▼▼▼

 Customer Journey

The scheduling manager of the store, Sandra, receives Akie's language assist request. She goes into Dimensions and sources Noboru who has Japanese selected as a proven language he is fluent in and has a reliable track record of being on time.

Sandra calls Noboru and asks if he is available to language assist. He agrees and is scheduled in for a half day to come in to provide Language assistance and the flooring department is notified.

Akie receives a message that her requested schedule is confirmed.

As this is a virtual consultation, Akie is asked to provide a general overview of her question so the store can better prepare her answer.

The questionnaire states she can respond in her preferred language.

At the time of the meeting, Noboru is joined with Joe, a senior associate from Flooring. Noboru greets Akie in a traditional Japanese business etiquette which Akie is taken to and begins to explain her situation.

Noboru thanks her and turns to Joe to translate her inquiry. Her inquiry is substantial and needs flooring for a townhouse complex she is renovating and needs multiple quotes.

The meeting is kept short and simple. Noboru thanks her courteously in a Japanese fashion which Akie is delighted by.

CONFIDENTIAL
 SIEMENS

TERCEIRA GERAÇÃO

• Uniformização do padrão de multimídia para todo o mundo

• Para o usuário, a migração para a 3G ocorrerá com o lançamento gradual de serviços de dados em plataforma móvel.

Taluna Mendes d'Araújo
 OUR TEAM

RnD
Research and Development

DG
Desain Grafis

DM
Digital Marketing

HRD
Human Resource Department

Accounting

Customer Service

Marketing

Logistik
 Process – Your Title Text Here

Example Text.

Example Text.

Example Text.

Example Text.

▲▲▲
▼▼▼

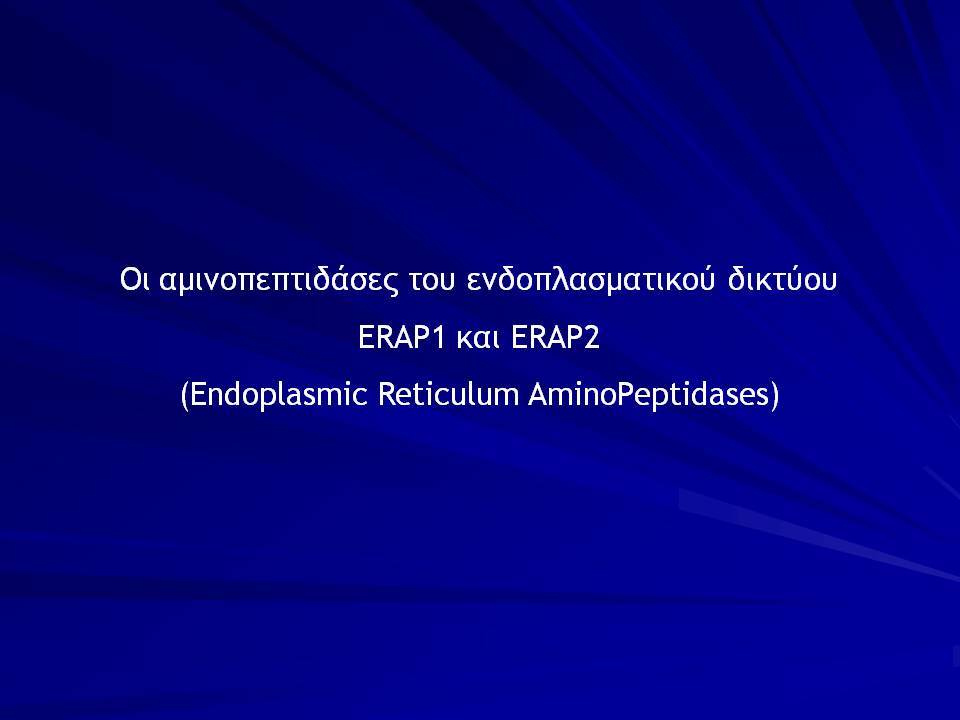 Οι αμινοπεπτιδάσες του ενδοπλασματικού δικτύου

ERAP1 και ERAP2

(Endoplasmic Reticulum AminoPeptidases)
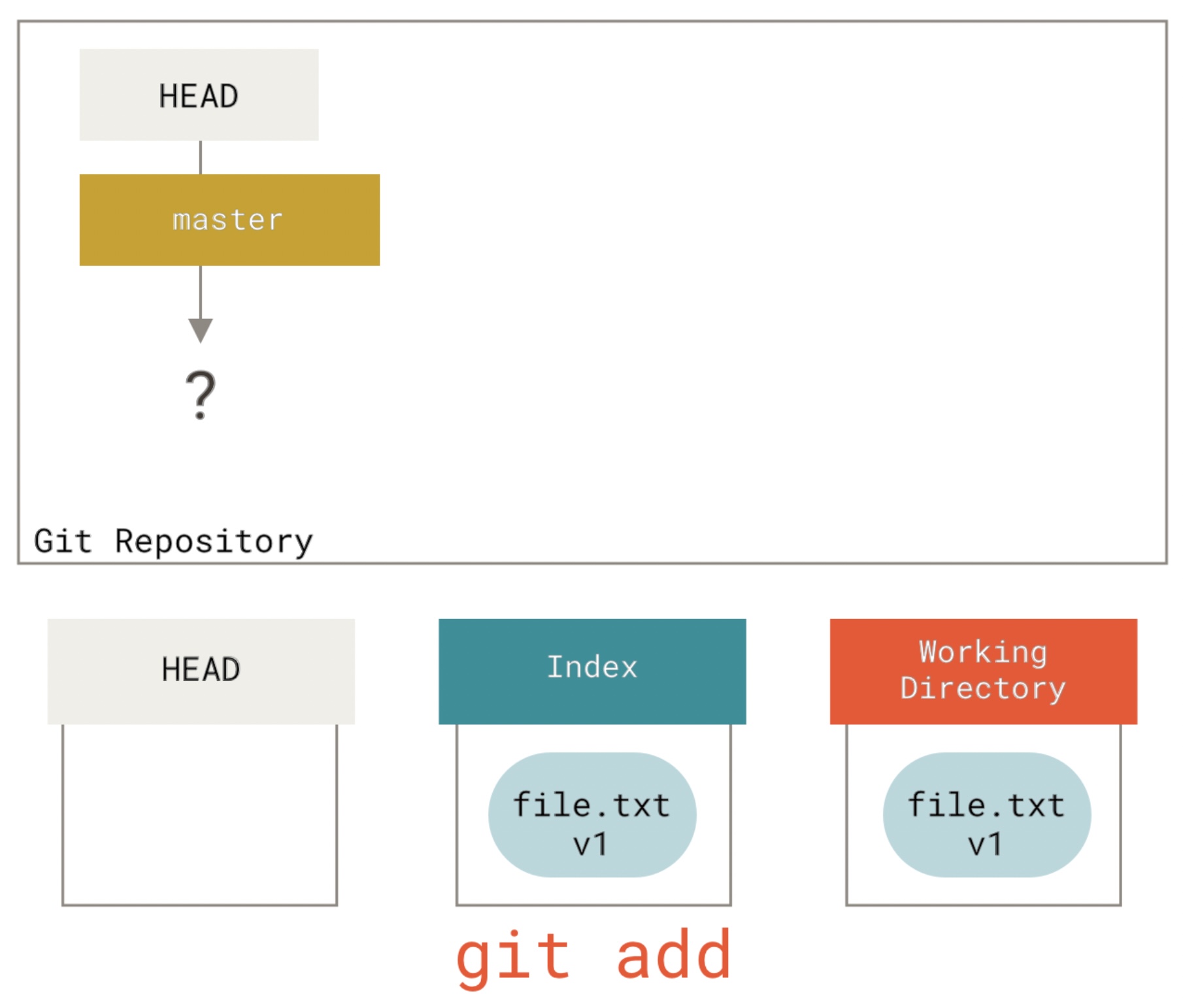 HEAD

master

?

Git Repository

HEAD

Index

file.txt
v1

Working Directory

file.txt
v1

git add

▲▲▲
▼▼▼

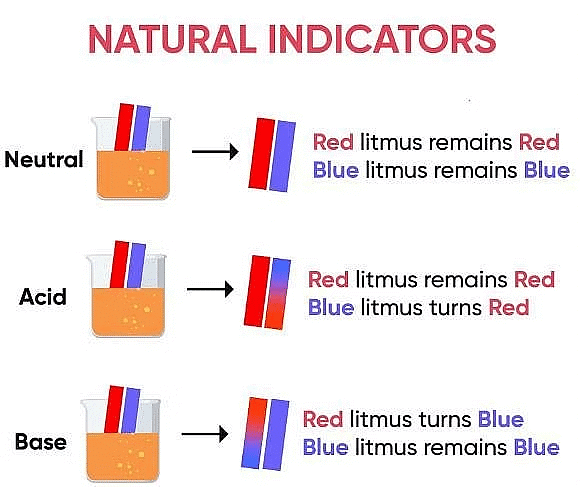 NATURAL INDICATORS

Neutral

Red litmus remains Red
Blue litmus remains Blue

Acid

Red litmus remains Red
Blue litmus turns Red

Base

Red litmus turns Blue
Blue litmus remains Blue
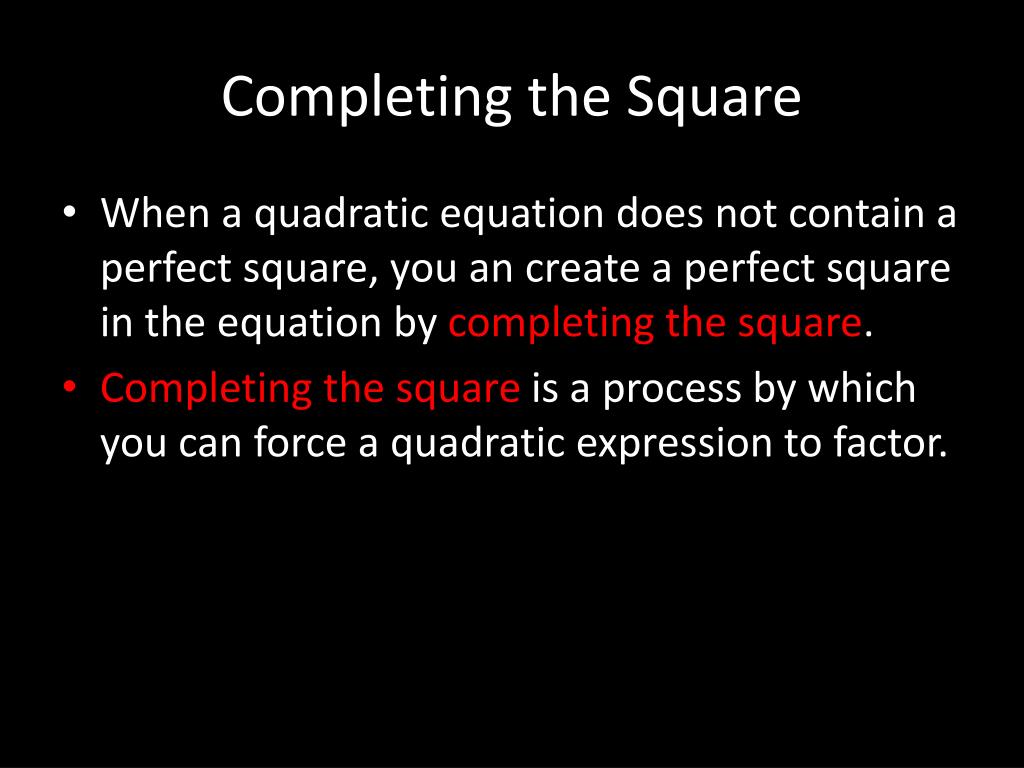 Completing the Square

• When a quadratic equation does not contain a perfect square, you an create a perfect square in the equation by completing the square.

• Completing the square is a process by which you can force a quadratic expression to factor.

▲▲▲

Reply by stating only how many lines in the listing hold the word "meeting".

Written solution: 2